SafeC is designed for seamless interoperation with C. Region-qualified references erase to raw pointers at code generation, so there is no ABI difference between SafeC and C at the binary level.

Extern Declarations

C functions are declared using extern with raw C types. Region qualifiers must not appear in extern signatures:

c
extern int printf(const char *fmt, ...);
extern void *malloc(long size);
extern void free(void *ptr);
extern int open(const char *path, int flags);

Native C Header Import

SafeC can directly import standard C headers. The compiler invokes clang -ast-dump=json behind the scenes to extract function and typedef declarations:

c
#include <stdio.h>
#include <stdlib.h>
#include <string.h>

int main() {
    char *buf = (char*)malloc(256);
    sprintf(buf, "Hello, %s!", "world");
    printf("%s\n", buf);
    free(buf);
    return 0;
}

The CHeaderImporter extracts:

  • FunctionDecl nodes (function prototypes)
  • TypedefDecl nodes (type aliases)

It automatically skips constructs that SafeC does not support:

  • Function pointers in typedefs
  • Objective-C block types (^)
  • Array typedefs
  • long double, wchar_t, __int128

Enum typedefs are converted to typedef int name;.

To disable native header import, pass --no-import-c-headers.

Safe Coercion: &static T to T*

References with static region can be passed to C functions without an unsafe block, because static data lives for the entire program and will never become invalid:

c
extern int puts(const char *s);

static const char *greeting = "Hello from SafeC";
puts(greeting);                // OK: &static → raw pointer is safe

This coercion is the only implicit region-to-pointer conversion allowed outside unsafe.

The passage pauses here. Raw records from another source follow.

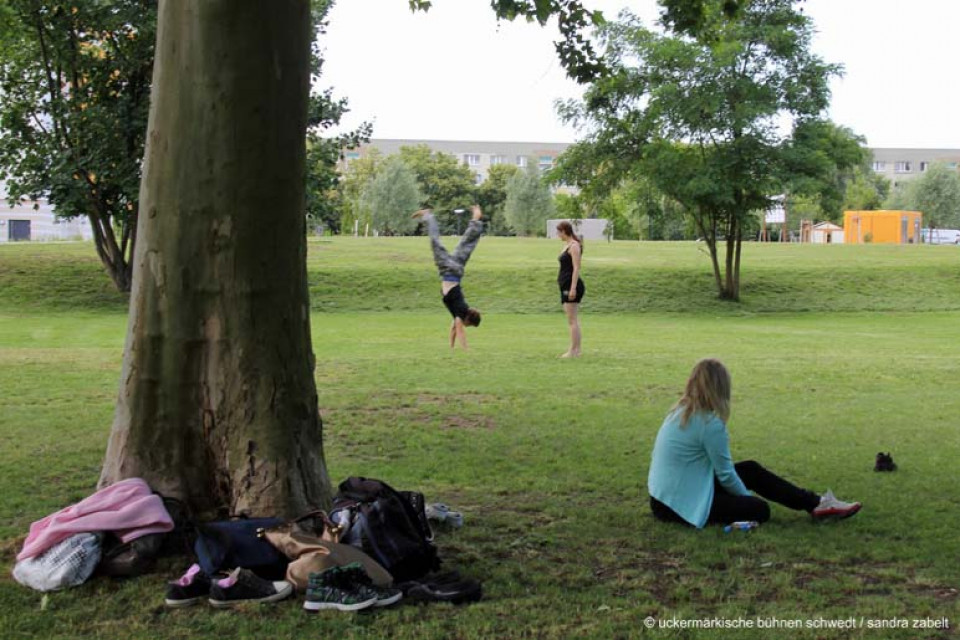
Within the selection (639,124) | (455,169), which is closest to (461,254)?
(639,124)

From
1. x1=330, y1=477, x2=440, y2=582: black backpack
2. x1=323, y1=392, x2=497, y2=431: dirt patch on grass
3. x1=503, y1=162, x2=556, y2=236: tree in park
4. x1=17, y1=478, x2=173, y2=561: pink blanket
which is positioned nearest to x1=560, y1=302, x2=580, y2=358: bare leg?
x1=323, y1=392, x2=497, y2=431: dirt patch on grass

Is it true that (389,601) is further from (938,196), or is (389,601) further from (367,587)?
(938,196)

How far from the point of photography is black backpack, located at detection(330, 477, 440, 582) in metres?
5.06

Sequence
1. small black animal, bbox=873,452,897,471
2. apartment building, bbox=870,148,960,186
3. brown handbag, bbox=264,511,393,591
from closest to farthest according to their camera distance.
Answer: brown handbag, bbox=264,511,393,591 → small black animal, bbox=873,452,897,471 → apartment building, bbox=870,148,960,186

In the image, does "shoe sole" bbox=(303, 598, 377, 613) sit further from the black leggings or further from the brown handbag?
the black leggings

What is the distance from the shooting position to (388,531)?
5121 mm

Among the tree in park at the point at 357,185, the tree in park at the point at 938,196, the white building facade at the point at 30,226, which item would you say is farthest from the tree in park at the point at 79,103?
the tree in park at the point at 938,196

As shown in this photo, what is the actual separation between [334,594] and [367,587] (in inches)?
6.6

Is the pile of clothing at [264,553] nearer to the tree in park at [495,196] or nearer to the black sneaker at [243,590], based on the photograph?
the black sneaker at [243,590]

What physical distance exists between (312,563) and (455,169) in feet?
289

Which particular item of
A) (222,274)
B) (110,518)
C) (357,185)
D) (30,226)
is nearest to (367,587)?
(110,518)

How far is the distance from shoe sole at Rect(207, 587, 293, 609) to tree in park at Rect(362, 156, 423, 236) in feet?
230

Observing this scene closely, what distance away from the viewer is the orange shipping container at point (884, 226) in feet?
234

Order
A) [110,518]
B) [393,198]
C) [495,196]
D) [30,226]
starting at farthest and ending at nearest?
[495,196]
[393,198]
[30,226]
[110,518]
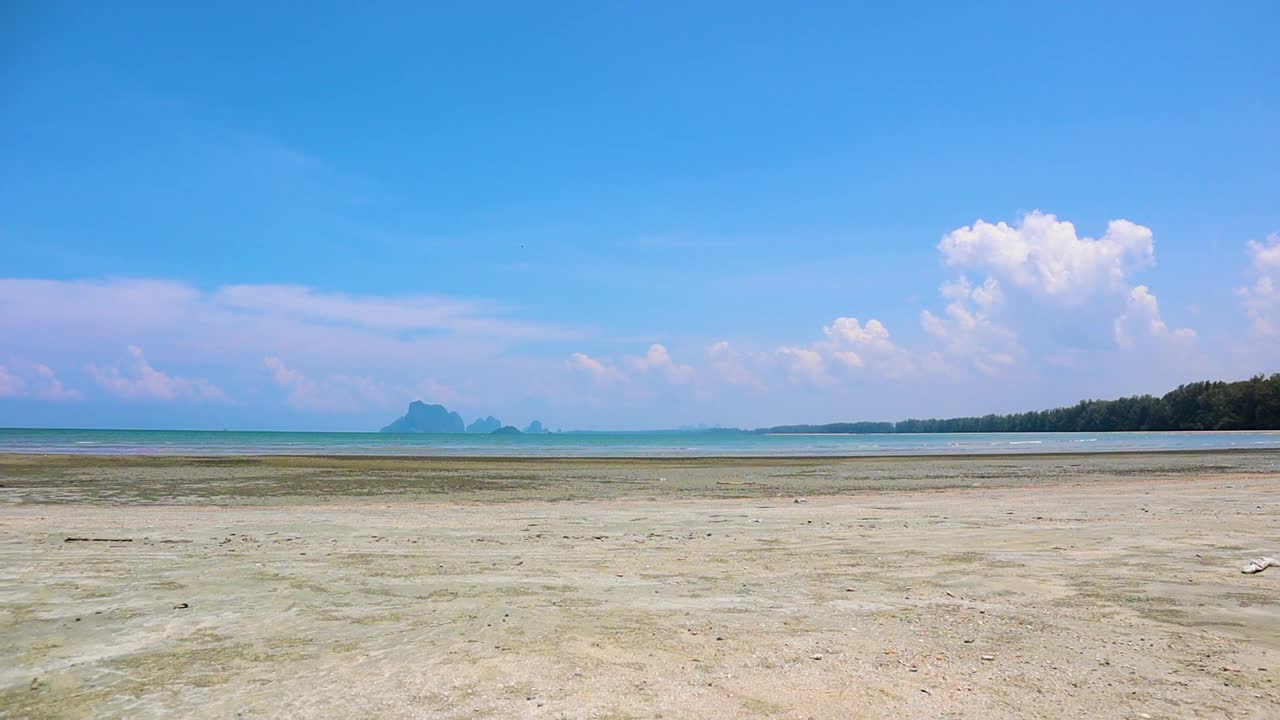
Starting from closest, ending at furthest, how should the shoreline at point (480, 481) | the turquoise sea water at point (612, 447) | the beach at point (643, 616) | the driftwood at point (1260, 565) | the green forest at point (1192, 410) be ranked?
the beach at point (643, 616) < the driftwood at point (1260, 565) < the shoreline at point (480, 481) < the turquoise sea water at point (612, 447) < the green forest at point (1192, 410)

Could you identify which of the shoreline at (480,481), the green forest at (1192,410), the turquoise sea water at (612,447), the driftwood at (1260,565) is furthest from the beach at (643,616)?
the green forest at (1192,410)

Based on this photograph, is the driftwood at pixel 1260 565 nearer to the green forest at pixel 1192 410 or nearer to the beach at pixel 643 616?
the beach at pixel 643 616

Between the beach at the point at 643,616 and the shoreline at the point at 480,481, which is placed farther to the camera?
the shoreline at the point at 480,481

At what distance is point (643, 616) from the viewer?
6773 millimetres

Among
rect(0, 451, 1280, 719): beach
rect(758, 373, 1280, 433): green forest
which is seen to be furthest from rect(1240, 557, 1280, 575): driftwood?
rect(758, 373, 1280, 433): green forest

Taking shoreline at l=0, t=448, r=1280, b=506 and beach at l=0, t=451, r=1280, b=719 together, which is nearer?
beach at l=0, t=451, r=1280, b=719

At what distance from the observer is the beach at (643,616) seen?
4809mm

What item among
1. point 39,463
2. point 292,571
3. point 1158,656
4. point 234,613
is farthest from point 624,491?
point 39,463

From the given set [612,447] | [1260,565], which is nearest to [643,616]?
[1260,565]

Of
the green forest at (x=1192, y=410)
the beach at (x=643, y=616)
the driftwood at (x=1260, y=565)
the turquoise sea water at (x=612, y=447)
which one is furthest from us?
the green forest at (x=1192, y=410)

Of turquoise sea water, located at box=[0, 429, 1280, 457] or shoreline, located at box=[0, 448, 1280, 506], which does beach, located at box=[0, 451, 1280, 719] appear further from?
turquoise sea water, located at box=[0, 429, 1280, 457]

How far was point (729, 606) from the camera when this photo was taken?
23.5 ft

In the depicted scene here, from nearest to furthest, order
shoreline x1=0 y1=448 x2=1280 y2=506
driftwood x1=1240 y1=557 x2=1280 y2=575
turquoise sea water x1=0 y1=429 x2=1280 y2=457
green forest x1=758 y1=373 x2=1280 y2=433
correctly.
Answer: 1. driftwood x1=1240 y1=557 x2=1280 y2=575
2. shoreline x1=0 y1=448 x2=1280 y2=506
3. turquoise sea water x1=0 y1=429 x2=1280 y2=457
4. green forest x1=758 y1=373 x2=1280 y2=433

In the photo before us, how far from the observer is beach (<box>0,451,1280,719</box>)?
481 cm
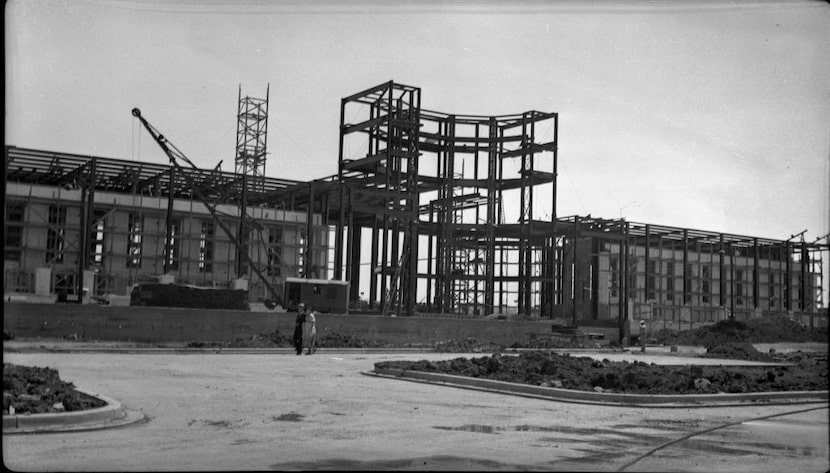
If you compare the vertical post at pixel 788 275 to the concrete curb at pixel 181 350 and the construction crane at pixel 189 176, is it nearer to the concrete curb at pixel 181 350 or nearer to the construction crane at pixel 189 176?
the concrete curb at pixel 181 350

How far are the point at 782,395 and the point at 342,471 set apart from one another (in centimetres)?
1272

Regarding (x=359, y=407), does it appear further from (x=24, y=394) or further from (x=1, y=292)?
(x=1, y=292)

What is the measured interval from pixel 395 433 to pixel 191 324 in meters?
29.2

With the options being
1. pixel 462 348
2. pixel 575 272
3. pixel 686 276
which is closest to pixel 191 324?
pixel 462 348

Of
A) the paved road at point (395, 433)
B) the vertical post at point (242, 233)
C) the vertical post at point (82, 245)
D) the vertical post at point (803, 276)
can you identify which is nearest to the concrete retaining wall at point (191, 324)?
the vertical post at point (82, 245)

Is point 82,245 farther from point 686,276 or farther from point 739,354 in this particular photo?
point 686,276

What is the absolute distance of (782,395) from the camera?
17.6m

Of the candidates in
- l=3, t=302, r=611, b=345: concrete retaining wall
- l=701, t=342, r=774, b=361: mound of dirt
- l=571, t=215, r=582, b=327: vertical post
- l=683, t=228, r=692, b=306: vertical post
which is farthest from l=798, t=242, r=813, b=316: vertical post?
l=3, t=302, r=611, b=345: concrete retaining wall

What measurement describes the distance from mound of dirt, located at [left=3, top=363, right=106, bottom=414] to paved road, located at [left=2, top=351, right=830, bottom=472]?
100cm

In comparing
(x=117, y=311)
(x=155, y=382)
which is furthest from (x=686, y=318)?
Answer: (x=155, y=382)

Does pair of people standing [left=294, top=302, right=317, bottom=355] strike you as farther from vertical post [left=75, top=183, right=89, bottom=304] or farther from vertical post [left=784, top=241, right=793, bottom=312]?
vertical post [left=784, top=241, right=793, bottom=312]

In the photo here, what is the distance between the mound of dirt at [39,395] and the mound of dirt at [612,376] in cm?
994

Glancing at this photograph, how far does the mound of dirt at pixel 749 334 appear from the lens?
51.7 m

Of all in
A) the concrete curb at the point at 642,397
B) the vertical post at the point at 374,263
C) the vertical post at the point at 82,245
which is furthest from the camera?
the vertical post at the point at 374,263
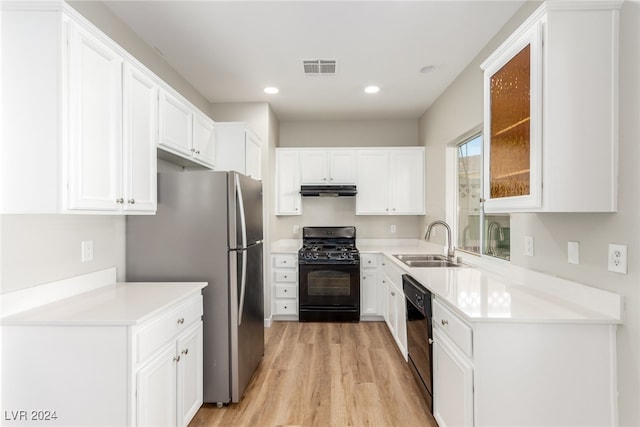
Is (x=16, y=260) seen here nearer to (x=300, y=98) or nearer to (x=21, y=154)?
(x=21, y=154)

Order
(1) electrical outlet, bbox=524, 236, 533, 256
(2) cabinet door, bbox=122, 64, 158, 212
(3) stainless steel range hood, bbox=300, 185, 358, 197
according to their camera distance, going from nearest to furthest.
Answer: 1. (2) cabinet door, bbox=122, 64, 158, 212
2. (1) electrical outlet, bbox=524, 236, 533, 256
3. (3) stainless steel range hood, bbox=300, 185, 358, 197

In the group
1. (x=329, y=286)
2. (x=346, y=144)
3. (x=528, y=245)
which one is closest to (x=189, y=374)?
(x=329, y=286)

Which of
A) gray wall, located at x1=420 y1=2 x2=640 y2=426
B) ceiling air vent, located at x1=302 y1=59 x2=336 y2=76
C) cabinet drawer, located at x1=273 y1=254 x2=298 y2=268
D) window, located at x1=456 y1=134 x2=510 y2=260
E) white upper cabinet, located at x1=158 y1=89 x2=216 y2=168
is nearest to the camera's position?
gray wall, located at x1=420 y1=2 x2=640 y2=426

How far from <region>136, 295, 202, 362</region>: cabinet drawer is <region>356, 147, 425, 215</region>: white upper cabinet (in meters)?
2.75

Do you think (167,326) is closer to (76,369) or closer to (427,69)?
(76,369)

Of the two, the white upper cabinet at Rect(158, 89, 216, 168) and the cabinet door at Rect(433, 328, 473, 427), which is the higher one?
the white upper cabinet at Rect(158, 89, 216, 168)

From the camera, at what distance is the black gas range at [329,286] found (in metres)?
3.83

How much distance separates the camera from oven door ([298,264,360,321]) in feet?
12.6

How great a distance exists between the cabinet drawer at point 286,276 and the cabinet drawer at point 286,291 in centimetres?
8

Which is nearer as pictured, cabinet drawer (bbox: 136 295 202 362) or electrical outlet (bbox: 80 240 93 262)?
cabinet drawer (bbox: 136 295 202 362)

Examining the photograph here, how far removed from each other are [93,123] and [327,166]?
9.91 feet

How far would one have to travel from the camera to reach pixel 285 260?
3939 mm

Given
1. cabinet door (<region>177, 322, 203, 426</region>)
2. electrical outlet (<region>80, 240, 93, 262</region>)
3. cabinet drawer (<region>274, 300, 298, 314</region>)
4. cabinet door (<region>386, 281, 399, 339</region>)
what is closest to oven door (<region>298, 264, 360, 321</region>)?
cabinet drawer (<region>274, 300, 298, 314</region>)

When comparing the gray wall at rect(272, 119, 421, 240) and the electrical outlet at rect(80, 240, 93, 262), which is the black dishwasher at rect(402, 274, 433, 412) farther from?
the electrical outlet at rect(80, 240, 93, 262)
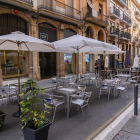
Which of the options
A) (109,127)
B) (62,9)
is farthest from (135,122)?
(62,9)

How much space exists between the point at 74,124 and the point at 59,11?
1191 cm

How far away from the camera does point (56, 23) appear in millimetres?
13227

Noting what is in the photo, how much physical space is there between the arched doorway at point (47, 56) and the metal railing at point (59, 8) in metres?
1.48

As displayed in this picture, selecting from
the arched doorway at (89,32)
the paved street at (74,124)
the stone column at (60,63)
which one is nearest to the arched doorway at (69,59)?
the stone column at (60,63)

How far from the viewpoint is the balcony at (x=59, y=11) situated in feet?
37.9

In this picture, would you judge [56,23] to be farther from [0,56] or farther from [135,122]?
[135,122]

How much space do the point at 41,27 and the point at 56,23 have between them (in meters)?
1.79

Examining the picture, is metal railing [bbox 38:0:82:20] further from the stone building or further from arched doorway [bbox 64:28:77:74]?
arched doorway [bbox 64:28:77:74]

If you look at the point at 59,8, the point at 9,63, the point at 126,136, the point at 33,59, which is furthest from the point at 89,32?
the point at 126,136

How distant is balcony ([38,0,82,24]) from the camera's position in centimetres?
1156

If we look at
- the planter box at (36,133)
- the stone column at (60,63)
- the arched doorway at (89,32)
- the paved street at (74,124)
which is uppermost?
the arched doorway at (89,32)

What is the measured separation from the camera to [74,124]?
384 centimetres

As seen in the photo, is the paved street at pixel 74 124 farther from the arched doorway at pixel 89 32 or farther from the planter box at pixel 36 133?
the arched doorway at pixel 89 32

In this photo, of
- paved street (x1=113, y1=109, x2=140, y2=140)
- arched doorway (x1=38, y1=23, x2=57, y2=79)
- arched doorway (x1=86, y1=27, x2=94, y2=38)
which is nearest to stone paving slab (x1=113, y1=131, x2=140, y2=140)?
paved street (x1=113, y1=109, x2=140, y2=140)
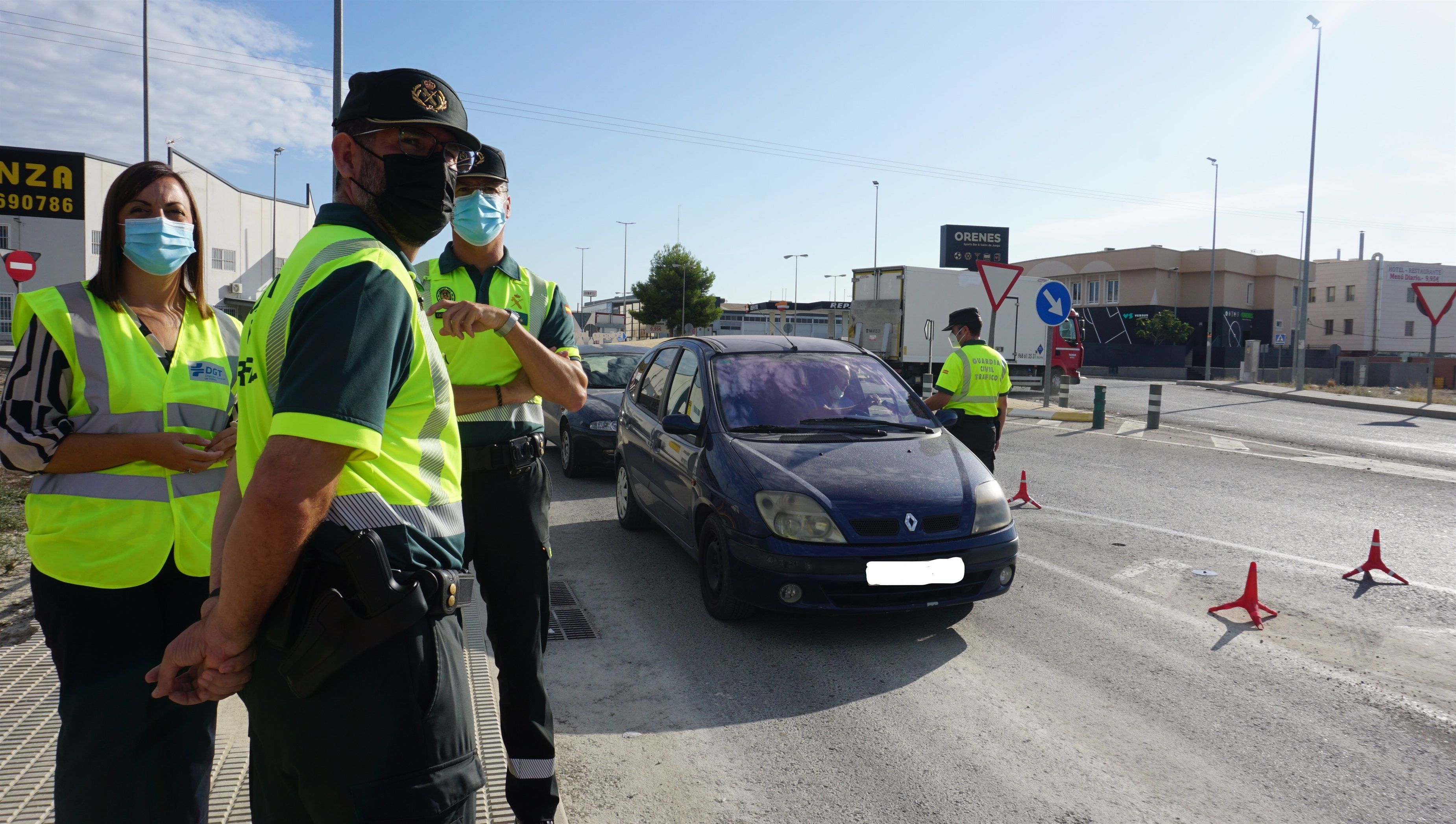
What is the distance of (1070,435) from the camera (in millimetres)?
15523

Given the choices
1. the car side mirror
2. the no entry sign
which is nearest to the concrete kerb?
the car side mirror

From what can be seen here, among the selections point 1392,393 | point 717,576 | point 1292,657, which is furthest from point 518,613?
point 1392,393

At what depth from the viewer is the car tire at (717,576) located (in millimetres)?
5035

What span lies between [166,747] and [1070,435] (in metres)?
15.1

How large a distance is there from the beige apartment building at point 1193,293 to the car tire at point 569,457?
5534 cm

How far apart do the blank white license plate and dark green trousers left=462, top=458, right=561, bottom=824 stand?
217 cm

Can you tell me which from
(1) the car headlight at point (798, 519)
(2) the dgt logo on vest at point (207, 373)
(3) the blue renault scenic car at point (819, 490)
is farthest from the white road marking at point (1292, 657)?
(2) the dgt logo on vest at point (207, 373)

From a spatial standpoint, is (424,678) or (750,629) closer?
(424,678)

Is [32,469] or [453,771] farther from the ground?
[32,469]

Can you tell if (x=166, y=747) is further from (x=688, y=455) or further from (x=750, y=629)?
(x=688, y=455)

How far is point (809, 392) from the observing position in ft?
20.0

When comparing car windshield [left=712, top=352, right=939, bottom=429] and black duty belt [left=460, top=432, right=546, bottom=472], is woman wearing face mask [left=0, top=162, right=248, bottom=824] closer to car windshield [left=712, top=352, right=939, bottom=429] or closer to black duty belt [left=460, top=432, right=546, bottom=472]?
black duty belt [left=460, top=432, right=546, bottom=472]

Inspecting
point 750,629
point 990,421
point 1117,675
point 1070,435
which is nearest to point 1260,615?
point 1117,675

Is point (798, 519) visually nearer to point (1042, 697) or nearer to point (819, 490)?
point (819, 490)
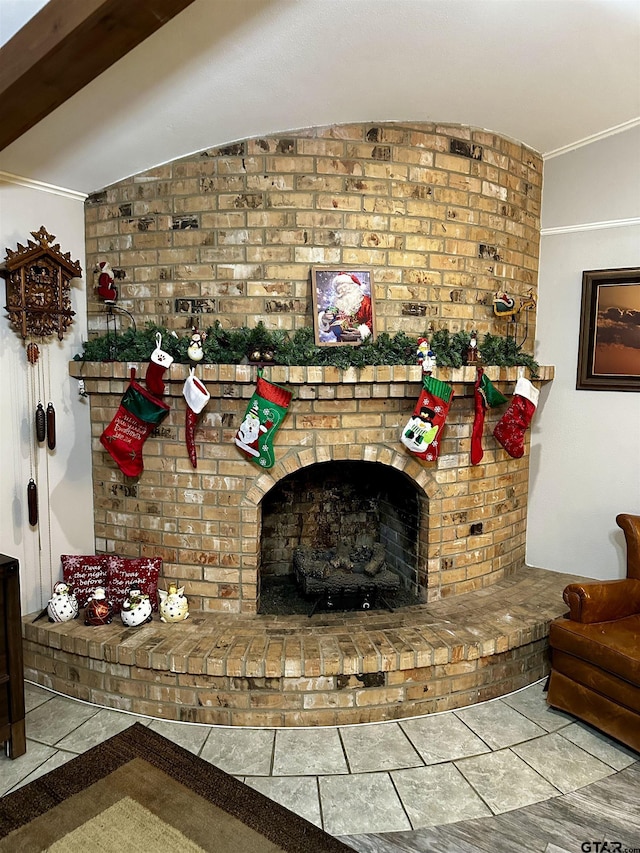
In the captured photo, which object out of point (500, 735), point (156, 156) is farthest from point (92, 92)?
Answer: point (500, 735)

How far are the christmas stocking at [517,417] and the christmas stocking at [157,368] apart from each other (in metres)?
1.98

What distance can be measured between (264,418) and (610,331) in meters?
2.28

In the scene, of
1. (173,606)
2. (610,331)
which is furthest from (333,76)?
(173,606)

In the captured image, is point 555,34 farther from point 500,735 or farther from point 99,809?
point 99,809

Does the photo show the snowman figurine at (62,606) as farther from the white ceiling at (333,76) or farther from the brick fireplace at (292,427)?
the white ceiling at (333,76)

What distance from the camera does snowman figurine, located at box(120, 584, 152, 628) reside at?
111 inches

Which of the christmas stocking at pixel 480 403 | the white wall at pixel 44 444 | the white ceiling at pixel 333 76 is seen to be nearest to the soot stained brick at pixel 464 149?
the white ceiling at pixel 333 76

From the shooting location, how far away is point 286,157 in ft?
9.34

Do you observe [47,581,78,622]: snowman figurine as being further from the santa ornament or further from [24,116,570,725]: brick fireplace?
the santa ornament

Non-Static References Require Unsafe

Passing stack, heap, or arena references to C functions requires an unsafe block, because the compiler cannot verify that C will respect the reference's lifetime:

c
extern void process(int *data);

void example() {
    int buf[100];

    // process(buf);            // ERROR: non-static ref to C

    unsafe {
        process(buf);           // OK: programmer takes responsibility
    }
}

Raw Pointers from C Require Unsafe

Pointers received from C functions are raw and untracked. They must be handled inside unsafe:

c
extern void *malloc(long size);
extern void free(void *ptr);

void example() {
    unsafe {
        int *data = (int*)malloc(10 * sizeof(int));
        data[0] = 42;
        free(data);
    }
}

Passing Callbacks to C

C libraries that take function pointer callbacks work naturally because SafeC functions have C-compatible calling conventions:

c
extern void qsort(void *base, long nmemb, long size,
                   fn int(const void*, const void*) compar);

int compare_ints(const void *a, const void *b) {
    int ia = *(int*)a;
    int ib = *(int*)b;
    return ia - ib;
}

void sort_array(int *arr, int n) {
    unsafe {
        qsort(arr, n, sizeof(int), compare_ints);
    }
}

Struct Layout Compatibility

SafeC structs use C-compatible layout by default. This means you can pass SafeC structs to C functions and receive C structs without any conversion:

c
struct Point {
    double x;
    double y;
};

extern void draw_point(Point *p);

void example() {
    Point p = {1.0, 2.0};
    unsafe {
        draw_point(&p);
    }
}

Zero-Cost Abstraction

Region qualifiers are a compile-time-only concept. At the LLVM IR level:

  • &stack int is just i32*
  • &heap float is just float*
  • &arena<R> T is just T*

References carry nonnull and noalias LLVM attributes where applicable, enabling better optimization, but there is no runtime metadata or fat pointer overhead.

FFI Rules Summary

ScenarioRequires unsafe?
&static T passed to CNo
&stack T passed to CYes
&heap T passed to CYes
&arena<R> T passed to CYes
Raw pointer from CYes
C function call (no refs)No
Struct passed by value to CNo

Released under the MIT License.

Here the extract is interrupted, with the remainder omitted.